WHAT TO DO =>
Extract every line of the records that contains the word "further".

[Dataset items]
────────────────────────────────────────
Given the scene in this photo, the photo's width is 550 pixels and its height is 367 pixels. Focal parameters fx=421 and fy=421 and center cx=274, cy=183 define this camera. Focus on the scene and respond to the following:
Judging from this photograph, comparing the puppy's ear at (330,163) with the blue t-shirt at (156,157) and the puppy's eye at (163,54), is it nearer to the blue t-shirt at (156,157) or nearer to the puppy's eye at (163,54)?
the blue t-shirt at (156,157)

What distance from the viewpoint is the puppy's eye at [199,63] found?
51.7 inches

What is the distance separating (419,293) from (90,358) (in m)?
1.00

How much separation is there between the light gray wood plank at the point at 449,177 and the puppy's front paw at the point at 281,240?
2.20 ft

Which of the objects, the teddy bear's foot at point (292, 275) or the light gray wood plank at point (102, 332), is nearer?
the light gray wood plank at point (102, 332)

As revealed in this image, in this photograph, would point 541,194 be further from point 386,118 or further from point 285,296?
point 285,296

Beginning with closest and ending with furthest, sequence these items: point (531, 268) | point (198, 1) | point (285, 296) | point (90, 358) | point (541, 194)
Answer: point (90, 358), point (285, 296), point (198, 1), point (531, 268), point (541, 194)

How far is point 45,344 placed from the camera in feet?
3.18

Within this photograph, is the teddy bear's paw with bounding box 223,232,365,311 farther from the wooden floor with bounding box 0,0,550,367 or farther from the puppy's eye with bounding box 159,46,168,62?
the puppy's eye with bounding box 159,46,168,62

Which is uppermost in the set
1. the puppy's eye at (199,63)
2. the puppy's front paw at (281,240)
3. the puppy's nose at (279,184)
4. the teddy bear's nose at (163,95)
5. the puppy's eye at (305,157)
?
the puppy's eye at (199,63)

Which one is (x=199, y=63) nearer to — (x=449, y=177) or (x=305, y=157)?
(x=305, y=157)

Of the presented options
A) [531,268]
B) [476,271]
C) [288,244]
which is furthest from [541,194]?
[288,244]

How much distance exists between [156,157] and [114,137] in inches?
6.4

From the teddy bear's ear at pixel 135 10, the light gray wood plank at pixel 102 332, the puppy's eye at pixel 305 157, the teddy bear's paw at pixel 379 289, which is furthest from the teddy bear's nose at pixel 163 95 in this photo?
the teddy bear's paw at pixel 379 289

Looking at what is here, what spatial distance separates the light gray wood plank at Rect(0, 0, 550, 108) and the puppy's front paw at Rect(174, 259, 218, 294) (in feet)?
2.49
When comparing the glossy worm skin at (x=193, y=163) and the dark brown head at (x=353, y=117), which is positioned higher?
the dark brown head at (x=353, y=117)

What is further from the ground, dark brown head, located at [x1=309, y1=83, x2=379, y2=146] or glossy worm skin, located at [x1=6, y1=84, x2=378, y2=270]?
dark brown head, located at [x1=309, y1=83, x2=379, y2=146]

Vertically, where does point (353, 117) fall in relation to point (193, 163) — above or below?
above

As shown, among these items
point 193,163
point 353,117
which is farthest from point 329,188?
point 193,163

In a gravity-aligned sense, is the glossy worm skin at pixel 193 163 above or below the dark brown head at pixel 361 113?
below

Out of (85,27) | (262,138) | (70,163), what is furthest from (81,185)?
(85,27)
────────────────────────────────────────
CORRECT ANSWER =>
As revealed in this image, in this photograph, would point 541,194 be further from point 386,118 or further from point 285,296?
What is further from the ground, dark brown head, located at [x1=309, y1=83, x2=379, y2=146] or glossy worm skin, located at [x1=6, y1=84, x2=378, y2=270]?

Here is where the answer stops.